Transparency of the lens requires an ordered epithelial cell structure and maintenance of intracellular crystallins.  Aging and environmental stressors can disrupt transparency and contribute to cataract formation through the following mechanisms:

  • Nuclear sclerosis: new layers of epithelia form on the cortex of the lens, compacting older layers beneath

  • Photooxidative damage and cross-linking of crystallins causes brown/yellow pigmentary changes

  • Osmotic injury resulting in development of hydropic lens fibers that degenerate

Cumulative photooxidative stress is worsened by heavy UV exposure (eg, outdoor occupations), smoking, or ionizing radiation.  Likewise, osmotic injury is accelerated in patients with diabetes mellitus.  A disordered balance of prooxidative versus antioxidative compounds in the lens (eg, decreased glutathione) may also contribute.
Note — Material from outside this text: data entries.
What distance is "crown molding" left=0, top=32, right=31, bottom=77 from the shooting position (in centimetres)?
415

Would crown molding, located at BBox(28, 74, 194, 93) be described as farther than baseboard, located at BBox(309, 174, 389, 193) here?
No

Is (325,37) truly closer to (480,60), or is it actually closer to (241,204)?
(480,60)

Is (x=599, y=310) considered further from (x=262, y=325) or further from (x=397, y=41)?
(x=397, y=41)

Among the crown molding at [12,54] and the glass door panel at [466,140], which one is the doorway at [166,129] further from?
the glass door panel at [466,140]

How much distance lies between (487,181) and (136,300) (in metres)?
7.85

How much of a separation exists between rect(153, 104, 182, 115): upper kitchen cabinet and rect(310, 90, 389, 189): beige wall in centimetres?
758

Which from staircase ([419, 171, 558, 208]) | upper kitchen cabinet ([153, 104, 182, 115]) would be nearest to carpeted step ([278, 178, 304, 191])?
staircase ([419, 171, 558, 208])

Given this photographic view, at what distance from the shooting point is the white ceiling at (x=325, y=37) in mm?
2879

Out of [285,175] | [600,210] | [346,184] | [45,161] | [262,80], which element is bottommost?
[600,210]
(Choice A)  In patients with diabetes, excess glucose is converted to sorbitol at a greater rate than sorbitol can be metabolized to fructose.  Osmotic injury due to the higher concentration of sorbitol in the lens can lead to cataract.  However, in patients without diabetes, the conversion of sorbitol to fructose is adequate to prevent the buildup of sorbitol.

(Choice C)  Photoaging of skin is characterized by decreased collagen fibril production and loss of tissue elasticity in sun-exposed areas.  However, defects in collagen production are not a significant contributor to cataract.

(Choice D)  Microvascular ischemia in patients with long-standing diabetes can cause neovascularization in the retina, leading to diabetic retinopathy.  Most patients are asymptomatic until late in the course of the disease, when vitreous hemorrhage or retinal detachment causes acute vision loss.

(Choice E)  Presbyopia is a type of refractive error caused by loss of the normal distensibility of the lens with age.  It reduces the ability of the eye to focus on near objects but does not cause loss of visual acuity.

Educational objective:
Cataracts are characterized by progressive opacification of the lens with chronic loss of visual acuity.  Aging and environmental exposures (eg, UV light) contribute to cataract formation by inducing nuclear sclerosis, photooxidative damage to lens crystallins, and osmotic injury.